Yayo gotta do some gangsta shit, Banks gotta be lyrical, and I gotta do something that works in the club. That is probably one of the bigger and broadest descriptions of this actual group. We’ve been typecast in that way.

It was an interesting response from Fif, because he was kind of acknowledging that a lot of what G-Unit does creatively comes from what people expect of them. And I sensed a bit of frustration about that fact when i asked the question.

But at the time, Lil Wayne was tearing up the charts with "Lollilop," on a song where he too, practically sings the whole track. T-Pain and Akon have made their careers harmonizing songs into sort of an R&B/rap hybrid form of music.

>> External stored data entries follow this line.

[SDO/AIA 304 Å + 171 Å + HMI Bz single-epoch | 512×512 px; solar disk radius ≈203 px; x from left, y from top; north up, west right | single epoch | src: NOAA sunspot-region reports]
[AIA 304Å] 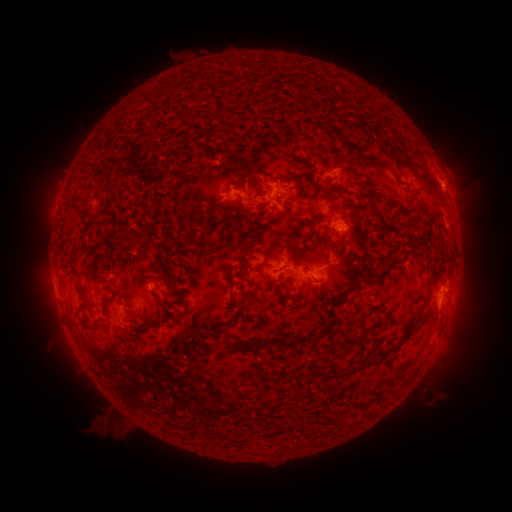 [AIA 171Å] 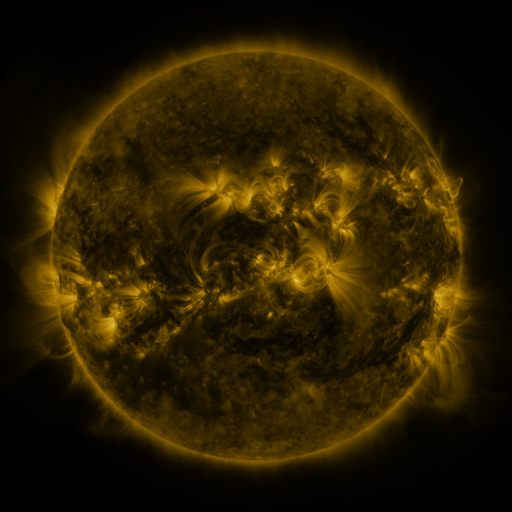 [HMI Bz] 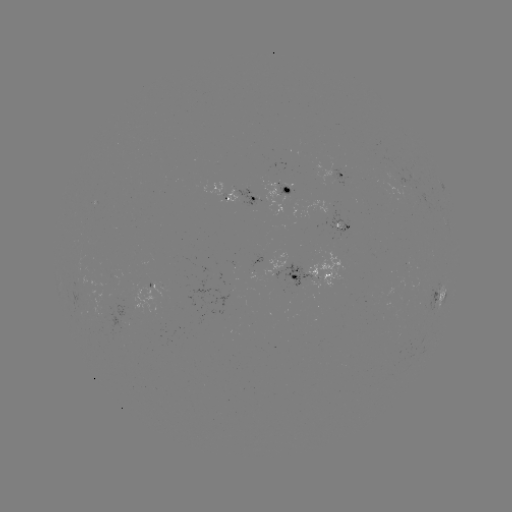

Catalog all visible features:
spotted active region: (337, 174)
spotted active region: (290, 192)
spotted active region: (242, 195)
spotted active region: (342, 225)
spotted active region: (270, 262)
spotted active region: (314, 270)
spotted active region: (439, 293)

And Kanye closed out the year with 808s and Heartbreak, which rap fans hated, but regular music fans loved. Correlation? Perhaps.

Maybe it's that fans and critics of rap resist change. I really cannot, for the life of me, find a genre of music and an industry other than rap- most glaringly at the mainstream level- that is so behind the times. Talk about stuck in the mud.

And that's why in 2009, you'll see the Kanye effect ripple through the urban side of the music business, with more artists going the Lupe route, espousing rap for singing in foreign accents and just doing whatever the fuck they want.

Because see, right now, opinion leaders and gatekeepers within the music business don't have nearly don't have nearly as much value as they once did. This is the Pro Tools era, and the social networking era. Where the technology allows you to make any kind of music you want, day n nite.... and when you're looking for someone to play a little guitar riff on your track, you simply send out a Myspace bulletin or a Twitter.

The true creative people in hip-hop, they just want to do whatever the fuck they want. And that's the bottom line. The people who are trying to fit them into some neat little box, prepare to be seriously disappointed. You're just seeing the start of this shift. The exodus from rap has officially begun.